> **PAGE TEXT**
[START]
SECURITIES AND EXCHANGE COMMISSION

WASHINGTON, D.C. 20549

 

FORM 8-K

 

CURRENT REPORT

 

Pursuant to Section 13 or 15(d) of the Securities Exchange Act of 1934

 

Date of Report (date of earliest event reported): February 25, 2022

 

NOCERA, INC.

(Exact name of registrant as specified in charter)

 

Nevada

(State or other jurisdiction of incorporation)

 

000-55993   16-1626611
(Commission File Number)   (IRS Employer Identification No.)

 

3F (Building B), No. 185, Sec. 1, Datong Rd., Xizhi Dist., New Taipei City, Taiwan 221, ROC

(Address of principal executive offices and zip code)

 

(886) 910-163-358

(Registrant’s telephone number, including area code)

 

 

Check the appropriate box below if the Form 8-K filing is intended to simultaneously satisfy the filing obligation of registrant under any of the following provisions:

 

Written communications pursuant to Rule 425 under the Securities Act (17 CFR 230.425)

 

Soliciting material pursuant to Rule 14a-12 under the Exchange Act (17 CFR 240.14a-12)

 

Pre-commencement communications pursuant to Rule 14d-2(b) under the Exchange Act (17 CFR 240.14d-2(b))

 

Pre-commencement communications pursuant to Rule 13e-4(c) under the Exchange Act (17 CFR 240.13e-4(c))

 

Securities registered pursuant to Section 12(b) of the Act: None 

 

Title of each Class Trading Symbol Name of each exchange on which registered
N/A N/A N/A

 

Indicate by check mark whether the registrant is an emerging growth company as defined in Rule 405 of the Securities Act of 1933 (§230.405 of this chapter) or Rule 12b-2 of the Securities Exchange Act of 1934 (§240.12b-2 of this chapter)
[END]
> **WRITTEN INSTRUCTION**
Reproduce the Form 8-K cover page above in full, word for word.

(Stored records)
[START]
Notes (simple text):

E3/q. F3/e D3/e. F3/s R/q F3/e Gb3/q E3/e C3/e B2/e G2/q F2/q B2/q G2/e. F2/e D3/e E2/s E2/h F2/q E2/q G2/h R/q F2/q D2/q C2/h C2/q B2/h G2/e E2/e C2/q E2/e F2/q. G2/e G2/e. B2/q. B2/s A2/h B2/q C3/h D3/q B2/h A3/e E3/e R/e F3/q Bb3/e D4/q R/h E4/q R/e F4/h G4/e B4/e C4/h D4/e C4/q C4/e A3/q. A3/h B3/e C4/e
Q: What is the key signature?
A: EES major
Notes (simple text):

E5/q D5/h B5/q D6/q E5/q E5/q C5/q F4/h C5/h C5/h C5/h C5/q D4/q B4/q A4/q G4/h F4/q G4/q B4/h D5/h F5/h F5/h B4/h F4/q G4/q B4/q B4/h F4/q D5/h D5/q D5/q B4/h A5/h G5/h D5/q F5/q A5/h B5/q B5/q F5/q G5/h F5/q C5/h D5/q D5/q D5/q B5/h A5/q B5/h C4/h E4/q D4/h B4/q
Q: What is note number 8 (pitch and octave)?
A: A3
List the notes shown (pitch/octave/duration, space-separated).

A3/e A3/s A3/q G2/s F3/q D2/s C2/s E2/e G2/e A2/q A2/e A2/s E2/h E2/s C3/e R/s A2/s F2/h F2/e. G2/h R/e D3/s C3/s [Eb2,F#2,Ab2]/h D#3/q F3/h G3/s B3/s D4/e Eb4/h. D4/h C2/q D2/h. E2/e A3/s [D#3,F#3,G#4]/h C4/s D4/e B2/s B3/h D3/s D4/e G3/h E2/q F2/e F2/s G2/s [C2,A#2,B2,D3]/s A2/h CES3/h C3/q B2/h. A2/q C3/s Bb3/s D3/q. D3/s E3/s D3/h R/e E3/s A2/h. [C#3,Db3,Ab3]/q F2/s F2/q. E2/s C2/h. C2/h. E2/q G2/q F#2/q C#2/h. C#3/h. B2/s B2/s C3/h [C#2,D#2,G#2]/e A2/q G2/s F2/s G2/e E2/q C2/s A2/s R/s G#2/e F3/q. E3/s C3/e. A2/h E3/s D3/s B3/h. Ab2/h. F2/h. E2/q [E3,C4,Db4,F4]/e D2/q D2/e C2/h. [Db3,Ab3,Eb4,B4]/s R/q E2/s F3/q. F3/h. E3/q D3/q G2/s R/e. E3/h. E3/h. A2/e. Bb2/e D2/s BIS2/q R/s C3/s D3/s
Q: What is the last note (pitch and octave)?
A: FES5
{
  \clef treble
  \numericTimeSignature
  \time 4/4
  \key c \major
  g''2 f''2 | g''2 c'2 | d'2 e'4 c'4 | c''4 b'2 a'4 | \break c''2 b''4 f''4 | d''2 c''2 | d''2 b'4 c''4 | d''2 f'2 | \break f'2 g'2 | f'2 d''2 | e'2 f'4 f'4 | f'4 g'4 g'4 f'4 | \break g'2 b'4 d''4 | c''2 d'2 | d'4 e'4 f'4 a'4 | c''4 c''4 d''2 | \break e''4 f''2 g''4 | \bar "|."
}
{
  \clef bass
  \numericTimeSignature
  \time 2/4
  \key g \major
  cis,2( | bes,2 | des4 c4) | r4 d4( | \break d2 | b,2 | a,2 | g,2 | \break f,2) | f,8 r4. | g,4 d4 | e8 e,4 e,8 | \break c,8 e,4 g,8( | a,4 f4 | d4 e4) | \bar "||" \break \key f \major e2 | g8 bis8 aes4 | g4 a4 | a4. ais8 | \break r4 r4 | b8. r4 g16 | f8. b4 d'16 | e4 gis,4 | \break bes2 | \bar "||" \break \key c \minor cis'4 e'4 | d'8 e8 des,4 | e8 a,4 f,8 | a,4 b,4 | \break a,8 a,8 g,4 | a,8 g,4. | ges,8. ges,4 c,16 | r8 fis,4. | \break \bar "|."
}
[END]
> **THE RESULT**
SECURITIES AND EXCHANGE COMMISSION

WASHINGTON, D.C. 20549

 

FORM 8-K

 

CURRENT REPORT

 

Pursuant to Section 13 or 15(d) of the Securities Exchange Act of 1934

 

Date of Report (date of earliest event reported): February 25, 2022

 

NOCERA, INC.

(Exact name of registrant as specified in charter)

 

Nevada

(State or other jurisdiction of incorporation)

 

000-55993   16-1626611
(Commission File Number)   (IRS Employer Identification No.)

 

3F (Building B), No. 185, Sec. 1, Datong Rd., Xizhi Dist., New Taipei City, Taiwan 221, ROC

(Address of principal executive offices and zip code)

 

(886) 910-163-358

(Registrant’s telephone number, including area code)

 

 

Check the appropriate box below if the Form 8-K filing is intended to simultaneously satisfy the filing obligation of registrant under any of the following provisions:

 

Written communications pursuant to Rule 425 under the Securities Act (17 CFR 230.425)

 

Soliciting material pursuant to Rule 14a-12 under the Exchange Act (17 CFR 240.14a-12)

 

Pre-commencement communications pursuant to Rule 14d-2(b) under the Exchange Act (17 CFR 240.14d-2(b))

 

Pre-commencement communications pursuant to Rule 13e-4(c) under the Exchange Act (17 CFR 240.13e-4(c))

 

Securities registered pursuant to Section 12(b) of the Act: None 

 

Title of each Class Trading Symbol Name of each exchange on which registered
N/A N/A N/A

 

Indicate by check mark whether the registrant is an emerging growth company as defined in Rule 405 of the Securities Act of 1933 (§230.405 of this chapter) or Rule 12b-2 of the Securities Exchange Act of 1934 (§240.12b-2 of this chapter)